Property insurance rates in Florida are widely reported to be two and three times higher than the national average.  However, in one North Florida metropolitan area, the rates are even higher.  Pensacola zip codes have the highest property insurance rates in the state.

Tallahassee is my hometown and has been for decades.  But the Pensacola area is where I was raised from a child to adulthood.  My mother still lives in a small bayside community that sits between Pensacola and Pensacola Beach.

The house my mother lives in is the house we were raised in.  Built in the 1950’s, the house is well constructed of pine tongue and groove paneling on the roof and walls; common for that era but too expensive to do today.  It has withstood decades of storms without sustaining any serious damage, and only once experienced flooding that covered the yard, but never entered the house, and receded quickly.

After my father passed away from cancer two years ago, my mom has stayed alone in that house living on a fixed income.  Because of increased inflationary pricing for everything from groceries to electricity, mom has struggled to keep within a monthly budget.  But she’s done everything right; watching her spending, living within her means, paying the taxes and insurance. Remarkable for someone in her 80’s.

_Provided information_:
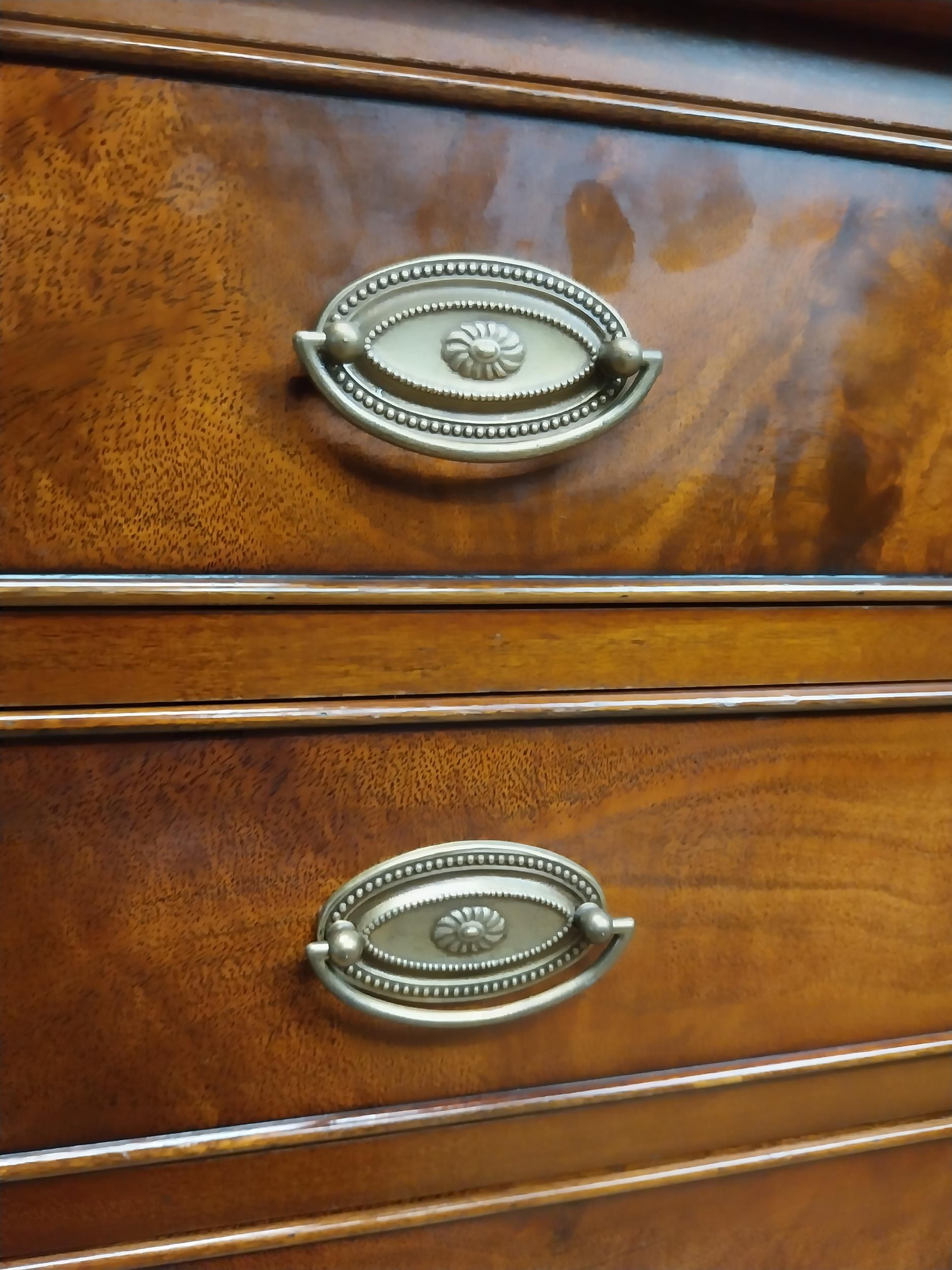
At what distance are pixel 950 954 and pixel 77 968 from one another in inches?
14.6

==

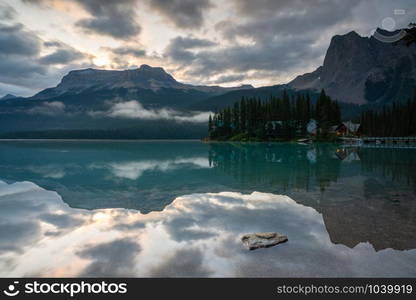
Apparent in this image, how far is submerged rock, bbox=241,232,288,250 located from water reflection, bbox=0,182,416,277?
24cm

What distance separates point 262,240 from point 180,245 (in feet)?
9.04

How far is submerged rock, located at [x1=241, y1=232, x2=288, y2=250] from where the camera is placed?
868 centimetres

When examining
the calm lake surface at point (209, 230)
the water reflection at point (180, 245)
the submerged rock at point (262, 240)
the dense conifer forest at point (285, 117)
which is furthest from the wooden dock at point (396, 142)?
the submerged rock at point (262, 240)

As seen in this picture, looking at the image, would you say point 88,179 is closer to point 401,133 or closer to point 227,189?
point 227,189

_Your task_: From the passage on Florida property insurance rates, print the portion that begins at the words "The house my" and ends after "in her 80’s.".

_Answer to the exercise_:
The house my mother lives in is the house we were raised in.  Built in the 1950’s, the house is well constructed of pine tongue and groove paneling on the roof and walls; common for that era but too expensive to do today.  It has withstood decades of storms without sustaining any serious damage, and only once experienced flooding that covered the yard, but never entered the house, and receded quickly.

After my father passed away from cancer two years ago, my mom has stayed alone in that house living on a fixed income.  Because of increased inflationary pricing for everything from groceries to electricity, mom has struggled to keep within a monthly budget.  But she’s done everything right; watching her spending, living within her means, paying the taxes and insurance. Remarkable for someone in her 80’s.